● ABOUT THIS TASK:
Reproduce each entry below exactly as it appears.

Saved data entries
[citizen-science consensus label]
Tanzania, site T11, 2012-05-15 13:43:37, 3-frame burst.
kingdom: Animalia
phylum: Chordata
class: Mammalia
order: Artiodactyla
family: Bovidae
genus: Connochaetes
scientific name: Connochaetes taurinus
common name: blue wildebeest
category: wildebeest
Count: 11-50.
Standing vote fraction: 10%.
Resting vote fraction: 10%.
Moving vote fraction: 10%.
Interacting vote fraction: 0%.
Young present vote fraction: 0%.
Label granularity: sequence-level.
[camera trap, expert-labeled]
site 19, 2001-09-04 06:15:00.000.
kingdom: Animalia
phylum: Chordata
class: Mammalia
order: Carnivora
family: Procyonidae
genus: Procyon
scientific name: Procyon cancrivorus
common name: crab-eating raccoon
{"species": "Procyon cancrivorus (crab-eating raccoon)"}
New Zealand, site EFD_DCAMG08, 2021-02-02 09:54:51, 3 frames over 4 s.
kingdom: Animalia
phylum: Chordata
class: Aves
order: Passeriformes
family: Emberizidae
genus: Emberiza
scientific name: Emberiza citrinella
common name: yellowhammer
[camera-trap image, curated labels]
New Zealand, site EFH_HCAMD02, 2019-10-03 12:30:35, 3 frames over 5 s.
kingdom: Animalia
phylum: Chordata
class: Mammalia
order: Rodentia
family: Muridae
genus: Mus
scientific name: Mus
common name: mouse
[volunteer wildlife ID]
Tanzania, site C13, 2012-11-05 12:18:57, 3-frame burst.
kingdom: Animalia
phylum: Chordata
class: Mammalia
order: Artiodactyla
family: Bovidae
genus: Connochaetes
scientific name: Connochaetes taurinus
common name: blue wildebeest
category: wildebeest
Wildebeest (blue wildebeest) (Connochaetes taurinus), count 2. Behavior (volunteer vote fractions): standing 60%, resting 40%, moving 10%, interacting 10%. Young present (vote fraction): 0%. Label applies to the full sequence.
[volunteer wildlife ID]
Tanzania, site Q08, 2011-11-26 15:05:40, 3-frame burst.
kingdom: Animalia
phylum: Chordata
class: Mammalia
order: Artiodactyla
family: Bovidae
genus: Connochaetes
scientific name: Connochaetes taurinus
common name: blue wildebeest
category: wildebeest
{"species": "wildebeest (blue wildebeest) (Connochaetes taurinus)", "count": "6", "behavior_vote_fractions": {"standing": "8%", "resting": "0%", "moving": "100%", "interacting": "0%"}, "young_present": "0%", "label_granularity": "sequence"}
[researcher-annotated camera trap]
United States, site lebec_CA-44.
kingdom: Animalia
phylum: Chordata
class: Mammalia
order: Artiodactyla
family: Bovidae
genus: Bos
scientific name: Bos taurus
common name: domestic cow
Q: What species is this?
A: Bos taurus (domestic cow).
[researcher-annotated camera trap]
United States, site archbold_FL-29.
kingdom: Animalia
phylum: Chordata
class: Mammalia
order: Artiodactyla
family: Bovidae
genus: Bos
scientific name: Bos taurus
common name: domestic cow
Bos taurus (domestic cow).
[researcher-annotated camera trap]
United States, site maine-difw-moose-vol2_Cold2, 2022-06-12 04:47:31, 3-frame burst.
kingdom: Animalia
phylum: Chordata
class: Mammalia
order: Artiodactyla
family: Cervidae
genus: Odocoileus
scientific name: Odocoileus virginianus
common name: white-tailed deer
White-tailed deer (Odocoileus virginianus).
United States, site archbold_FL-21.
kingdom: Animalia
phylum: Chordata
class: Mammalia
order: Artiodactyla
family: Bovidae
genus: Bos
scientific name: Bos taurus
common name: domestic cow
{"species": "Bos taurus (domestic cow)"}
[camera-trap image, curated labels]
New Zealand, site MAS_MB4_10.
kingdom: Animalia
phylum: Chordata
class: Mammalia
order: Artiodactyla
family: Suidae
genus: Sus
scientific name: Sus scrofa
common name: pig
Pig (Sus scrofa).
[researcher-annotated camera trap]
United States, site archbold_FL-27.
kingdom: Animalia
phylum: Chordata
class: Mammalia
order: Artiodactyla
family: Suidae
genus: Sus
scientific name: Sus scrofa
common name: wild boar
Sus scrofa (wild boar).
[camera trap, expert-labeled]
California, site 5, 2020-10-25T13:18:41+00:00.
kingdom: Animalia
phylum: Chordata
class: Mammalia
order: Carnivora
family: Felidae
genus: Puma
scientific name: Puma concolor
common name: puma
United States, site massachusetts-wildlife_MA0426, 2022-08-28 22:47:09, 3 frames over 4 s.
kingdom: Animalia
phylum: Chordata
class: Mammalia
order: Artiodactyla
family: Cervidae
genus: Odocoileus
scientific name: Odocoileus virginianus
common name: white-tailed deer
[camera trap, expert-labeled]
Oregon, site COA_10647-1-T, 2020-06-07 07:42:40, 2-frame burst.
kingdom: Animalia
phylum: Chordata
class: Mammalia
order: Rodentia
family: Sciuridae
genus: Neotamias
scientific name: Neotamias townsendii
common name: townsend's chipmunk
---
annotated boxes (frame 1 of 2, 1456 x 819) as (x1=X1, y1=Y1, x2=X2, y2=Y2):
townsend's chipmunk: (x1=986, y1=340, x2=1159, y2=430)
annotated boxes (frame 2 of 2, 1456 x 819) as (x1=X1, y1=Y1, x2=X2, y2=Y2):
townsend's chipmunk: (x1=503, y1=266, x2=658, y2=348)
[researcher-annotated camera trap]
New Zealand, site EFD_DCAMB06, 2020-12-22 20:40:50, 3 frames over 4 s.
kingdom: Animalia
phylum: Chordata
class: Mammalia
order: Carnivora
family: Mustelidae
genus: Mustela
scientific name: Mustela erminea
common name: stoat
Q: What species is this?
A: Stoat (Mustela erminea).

● WRITTEN ANSWER:
[citizen-science consensus label]
Tanzania, site T11, 2012-05-15 13:43:37, 3-frame burst.
kingdom: Animalia
phylum: Chordata
class: Mammalia
order: Artiodactyla
family: Bovidae
genus: Connochaetes
scientific name: Connochaetes taurinus
common name: blue wildebeest
category: wildebeest
Count: 11-50.
Standing vote fraction: 10%.
Resting vote fraction: 10%.
Moving vote fraction: 10%.
Interacting vote fraction: 0%.
Young present vote fraction: 0%.
Label granularity: sequence-level.
[camera trap, expert-labeled]
site 19, 2001-09-04 06:15:00.000.
kingdom: Animalia
phylum: Chordata
class: Mammalia
order: Carnivora
family: Procyonidae
genus: Procyon
scientific name: Procyon cancrivorus
common name: crab-eating raccoon
{"species": "Procyon cancrivorus (crab-eating raccoon)"}
New Zealand, site EFD_DCAMG08, 2021-02-02 09:54:51, 3 frames over 4 s.
kingdom: Animalia
phylum: Chordata
class: Aves
order: Passeriformes
family: Emberizidae
genus: Emberiza
scientific name: Emberiza citrinella
common name: yellowhammer
[camera-trap image, curated labels]
New Zealand, site EFH_HCAMD02, 2019-10-03 12:30:35, 3 frames over 5 s.
kingdom: Animalia
phylum: Chordata
class: Mammalia
order: Rodentia
family: Muridae
genus: Mus
scientific name: Mus
common name: mouse
[volunteer wildlife ID]
Tanzania, site C13, 2012-11-05 12:18:57, 3-frame burst.
kingdom: Animalia
phylum: Chordata
class: Mammalia
order: Artiodactyla
family: Bovidae
genus: Connochaetes
scientific name: Connochaetes taurinus
common name: blue wildebeest
category: wildebeest
Wildebeest (blue wildebeest) (Connochaetes taurinus), count 2. Behavior (volunteer vote fractions): standing 60%, resting 40%, moving 10%, interacting 10%. Young present (vote fraction): 0%. Label applies to the full sequence.
[volunteer wildlife ID]
Tanzania, site Q08, 2011-11-26 15:05:40, 3-frame burst.
kingdom: Animalia
phylum: Chordata
class: Mammalia
order: Artiodactyla
family: Bovidae
genus: Connochaetes
scientific name: Connochaetes taurinus
common name: blue wildebeest
category: wildebeest
{"species": "wildebeest (blue wildebeest) (Connochaetes taurinus)", "count": "6", "behavior_vote_fractions": {"standing": "8%", "resting": "0%", "moving": "100%", "interacting": "0%"}, "young_present": "0%", "label_granularity": "sequence"}
[researcher-annotated camera trap]
United States, site lebec_CA-44.
kingdom: Animalia
phylum: Chordata
class: Mammalia
order: Artiodactyla
family: Bovidae
genus: Bos
scientific name: Bos taurus
common name: domestic cow
Q: What species is this?
A: Bos taurus (domestic cow).
[researcher-annotated camera trap]
United States, site archbold_FL-29.
kingdom: Animalia
phylum: Chordata
class: Mammalia
order: Artiodactyla
family: Bovidae
genus: Bos
scientific name: Bos taurus
common name: domestic cow
Bos taurus (domestic cow).
[researcher-annotated camera trap]
United States, site maine-difw-moose-vol2_Cold2, 2022-06-12 04:47:31, 3-frame burst.
kingdom: Animalia
phylum: Chordata
class: Mammalia
order: Artiodactyla
family: Cervidae
genus: Odocoileus
scientific name: Odocoileus virginianus
common name: white-tailed deer
White-tailed deer (Odocoileus virginianus).
United States, site archbold_FL-21.
kingdom: Animalia
phylum: Chordata
class: Mammalia
order: Artiodactyla
family: Bovidae
genus: Bos
scientific name: Bos taurus
common name: domestic cow
{"species": "Bos taurus (domestic cow)"}
[camera-trap image, curated labels]
New Zealand, site MAS_MB4_10.
kingdom: Animalia
phylum: Chordata
class: Mammalia
order: Artiodactyla
family: Suidae
genus: Sus
scientific name: Sus scrofa
common name: pig
Pig (Sus scrofa).
[researcher-annotated camera trap]
United States, site archbold_FL-27.
kingdom: Animalia
phylum: Chordata
class: Mammalia
order: Artiodactyla
family: Suidae
genus: Sus
scientific name: Sus scrofa
common name: wild boar
Sus scrofa (wild boar).
[camera trap, expert-labeled]
California, site 5, 2020-10-25T13:18:41+00:00.
kingdom: Animalia
phylum: Chordata
class: Mammalia
order: Carnivora
family: Felidae
genus: Puma
scientific name: Puma concolor
common name: puma
United States, site massachusetts-wildlife_MA0426, 2022-08-28 22:47:09, 3 frames over 4 s.
kingdom: Animalia
phylum: Chordata
class: Mammalia
order: Artiodactyla
family: Cervidae
genus: Odocoileus
scientific name: Odocoileus virginianus
common name: white-tailed deer
[camera trap, expert-labeled]
Oregon, site COA_10647-1-T, 2020-06-07 07:42:40, 2-frame burst.
kingdom: Animalia
phylum: Chordata
class: Mammalia
order: Rodentia
family: Sciuridae
genus: Neotamias
scientific name: Neotamias townsendii
common name: townsend's chipmunk
---
annotated boxes (frame 1 of 2, 1456 x 819) as (x1=X1, y1=Y1, x2=X2, y2=Y2):
townsend's chipmunk: (x1=986, y1=340, x2=1159, y2=430)
annotated boxes (frame 2 of 2, 1456 x 819) as (x1=X1, y1=Y1, x2=X2, y2=Y2):
townsend's chipmunk: (x1=503, y1=266, x2=658, y2=348)
[researcher-annotated camera trap]
New Zealand, site EFD_DCAMB06, 2020-12-22 20:40:50, 3 frames over 4 s.
kingdom: Animalia
phylum: Chordata
class: Mammalia
order: Carnivora
family: Mustelidae
genus: Mustela
scientific name: Mustela erminea
common name: stoat
Q: What species is this?
A: Stoat (Mustela erminea).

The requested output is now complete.